It's always amazing to me when someone dies, how an entire family's world comes to a dead halt, nothing else matters in that moment, yet all around them, the rest of the world just keeps spinning on and on, people go about their lives, like it's any other day.
At times, it makes me want to scream for them to stop and realize something serious is happening. Other times, I wish I was like them, living like it's any other day, and my relative or friend is still doing fine.
Let's talk about the mini breakdown moments...there I am, going about my usual business, and the sadness comes out of nowhere and I skip a breath, my eyes well up with tears, I feel my lip quivering, and I'm thinking, "Not now, I'm out in public" or "I'm about to get up in front of people to speak." When I let it happen, it lasts just a few seconds and it's gone. Almost as quick as a sneeze you feel building up, then all at once you sneeze and it's over. When I hold it back, however, there's a sharp pain in the top of my head. Is this normal? Before I can wonder about that, it vanishes. I resume what I was doing but wonder how long before it will happen again.
I don't think I'm alone in this. I believe this happens to others when dealing with grieving, divorce, worry over a loved one, situations feel hopeless, etc. It's so weird in that moment. It's like my mind and body are working together but they didn't send me the memo.
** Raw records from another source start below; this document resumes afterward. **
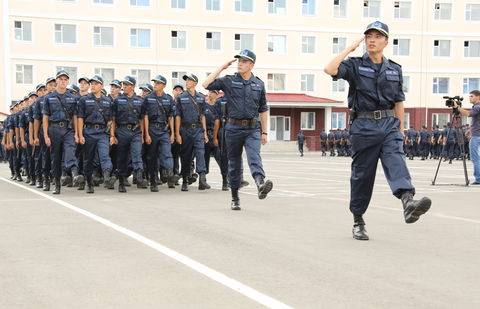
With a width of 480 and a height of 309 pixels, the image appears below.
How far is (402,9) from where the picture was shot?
5841 cm

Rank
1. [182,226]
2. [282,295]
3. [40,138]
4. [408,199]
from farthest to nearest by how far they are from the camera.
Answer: [40,138], [182,226], [408,199], [282,295]

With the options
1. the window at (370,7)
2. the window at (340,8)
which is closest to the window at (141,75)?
the window at (340,8)

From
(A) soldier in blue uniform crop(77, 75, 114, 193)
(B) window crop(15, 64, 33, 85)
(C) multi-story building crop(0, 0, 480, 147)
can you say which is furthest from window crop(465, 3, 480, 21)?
(A) soldier in blue uniform crop(77, 75, 114, 193)

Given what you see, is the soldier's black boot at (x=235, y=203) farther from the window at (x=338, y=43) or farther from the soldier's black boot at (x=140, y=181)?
the window at (x=338, y=43)

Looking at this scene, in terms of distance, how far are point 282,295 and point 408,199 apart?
2.47 metres

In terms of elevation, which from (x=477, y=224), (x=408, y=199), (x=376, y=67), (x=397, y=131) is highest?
(x=376, y=67)

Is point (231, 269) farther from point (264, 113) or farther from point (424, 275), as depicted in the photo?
point (264, 113)

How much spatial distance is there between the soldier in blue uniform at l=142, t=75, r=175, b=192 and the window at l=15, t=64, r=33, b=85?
39782 mm

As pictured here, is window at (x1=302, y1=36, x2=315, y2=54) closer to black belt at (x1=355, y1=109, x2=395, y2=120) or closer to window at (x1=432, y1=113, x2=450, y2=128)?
window at (x1=432, y1=113, x2=450, y2=128)

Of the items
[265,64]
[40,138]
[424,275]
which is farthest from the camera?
[265,64]

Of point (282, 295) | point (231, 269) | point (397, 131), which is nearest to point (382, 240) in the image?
point (397, 131)

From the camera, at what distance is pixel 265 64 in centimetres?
5491

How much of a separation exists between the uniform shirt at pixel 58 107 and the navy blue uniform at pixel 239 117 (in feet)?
13.1

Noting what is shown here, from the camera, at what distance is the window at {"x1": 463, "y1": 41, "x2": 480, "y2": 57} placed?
60.0m
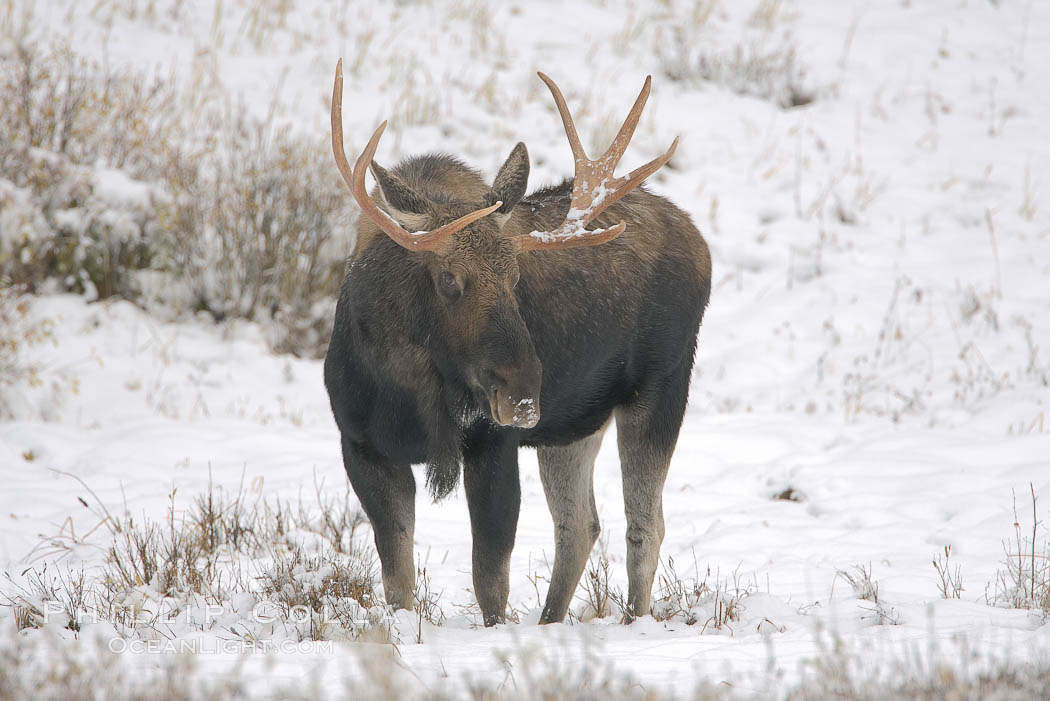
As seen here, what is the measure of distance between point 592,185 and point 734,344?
6.02 meters

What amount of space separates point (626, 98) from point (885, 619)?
10.9 m

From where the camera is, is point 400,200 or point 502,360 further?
point 400,200

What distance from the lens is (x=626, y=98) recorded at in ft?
45.4

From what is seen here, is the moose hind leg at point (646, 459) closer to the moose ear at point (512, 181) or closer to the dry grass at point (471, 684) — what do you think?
the moose ear at point (512, 181)

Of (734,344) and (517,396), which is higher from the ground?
(517,396)

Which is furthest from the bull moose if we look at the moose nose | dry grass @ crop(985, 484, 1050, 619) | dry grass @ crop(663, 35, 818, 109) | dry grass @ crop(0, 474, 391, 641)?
dry grass @ crop(663, 35, 818, 109)

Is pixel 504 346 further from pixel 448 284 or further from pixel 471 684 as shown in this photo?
pixel 471 684

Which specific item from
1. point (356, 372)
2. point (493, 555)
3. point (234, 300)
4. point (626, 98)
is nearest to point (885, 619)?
point (493, 555)

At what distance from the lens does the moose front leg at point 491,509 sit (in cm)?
424

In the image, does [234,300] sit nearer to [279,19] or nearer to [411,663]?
[279,19]

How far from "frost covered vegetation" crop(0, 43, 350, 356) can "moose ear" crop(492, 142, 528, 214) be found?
5.26 m

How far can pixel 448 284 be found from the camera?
3.99 meters

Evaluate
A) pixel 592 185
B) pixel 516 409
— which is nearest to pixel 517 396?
pixel 516 409

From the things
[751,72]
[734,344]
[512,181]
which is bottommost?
[734,344]
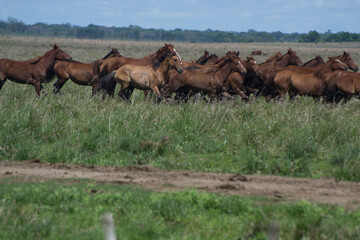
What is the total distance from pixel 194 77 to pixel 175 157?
252 inches

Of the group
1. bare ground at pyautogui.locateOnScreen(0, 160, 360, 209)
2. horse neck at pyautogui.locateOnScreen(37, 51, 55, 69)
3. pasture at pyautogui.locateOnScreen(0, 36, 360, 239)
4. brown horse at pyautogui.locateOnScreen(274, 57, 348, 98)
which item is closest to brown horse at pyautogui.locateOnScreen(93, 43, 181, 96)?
horse neck at pyautogui.locateOnScreen(37, 51, 55, 69)

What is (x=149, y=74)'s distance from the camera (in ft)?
48.2

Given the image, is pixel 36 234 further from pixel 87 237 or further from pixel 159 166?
pixel 159 166

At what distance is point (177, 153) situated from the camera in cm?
880

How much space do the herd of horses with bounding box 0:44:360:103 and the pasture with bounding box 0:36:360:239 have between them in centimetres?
179

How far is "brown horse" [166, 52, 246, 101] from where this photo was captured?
14727mm

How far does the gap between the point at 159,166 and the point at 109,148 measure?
123 cm

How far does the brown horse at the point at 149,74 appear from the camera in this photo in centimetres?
1470

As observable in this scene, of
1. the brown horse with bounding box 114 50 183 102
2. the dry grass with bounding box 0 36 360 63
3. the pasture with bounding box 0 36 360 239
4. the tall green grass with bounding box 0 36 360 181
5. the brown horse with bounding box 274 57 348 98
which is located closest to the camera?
the pasture with bounding box 0 36 360 239

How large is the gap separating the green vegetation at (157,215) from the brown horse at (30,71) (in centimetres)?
964

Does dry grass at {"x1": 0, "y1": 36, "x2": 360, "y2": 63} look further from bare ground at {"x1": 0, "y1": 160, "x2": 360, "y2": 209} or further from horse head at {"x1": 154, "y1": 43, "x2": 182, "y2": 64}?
bare ground at {"x1": 0, "y1": 160, "x2": 360, "y2": 209}

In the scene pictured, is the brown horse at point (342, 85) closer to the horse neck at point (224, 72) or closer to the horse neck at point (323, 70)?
the horse neck at point (323, 70)

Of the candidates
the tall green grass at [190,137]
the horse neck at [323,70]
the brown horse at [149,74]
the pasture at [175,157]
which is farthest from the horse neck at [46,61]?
the horse neck at [323,70]

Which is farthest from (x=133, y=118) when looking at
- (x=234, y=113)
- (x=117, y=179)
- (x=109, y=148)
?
(x=117, y=179)
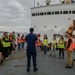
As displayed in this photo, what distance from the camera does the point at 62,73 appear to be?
10320 mm

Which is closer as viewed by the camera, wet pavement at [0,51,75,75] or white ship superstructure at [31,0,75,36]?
wet pavement at [0,51,75,75]

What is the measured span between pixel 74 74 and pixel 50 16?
2436 cm

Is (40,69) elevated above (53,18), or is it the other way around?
(53,18)

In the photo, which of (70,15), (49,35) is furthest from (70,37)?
(49,35)

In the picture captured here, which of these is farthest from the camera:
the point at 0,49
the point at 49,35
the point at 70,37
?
the point at 49,35

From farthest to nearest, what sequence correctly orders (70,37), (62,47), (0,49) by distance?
1. (62,47)
2. (0,49)
3. (70,37)

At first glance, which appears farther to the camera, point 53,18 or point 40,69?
point 53,18

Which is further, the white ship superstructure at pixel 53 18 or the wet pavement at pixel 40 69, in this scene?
the white ship superstructure at pixel 53 18

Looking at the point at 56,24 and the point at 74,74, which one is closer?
the point at 74,74

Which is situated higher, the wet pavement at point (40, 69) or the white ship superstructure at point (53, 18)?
the white ship superstructure at point (53, 18)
It's like I'm just along for the ride and my mind and my body will continue to react to the loss and I'll just keep being surprised by it.
I know from experience that when you lose a loved one it does get easier to get through the day as time goes on, but you don't forget the love, the memories, and the last words you shared. But you know what? Today is not that day! So here I am, thinking, grieving, trying to shut it down if only for a few brief moments so my head will stop hurting. Eventually, it will get better. And that's the hope I hold onto.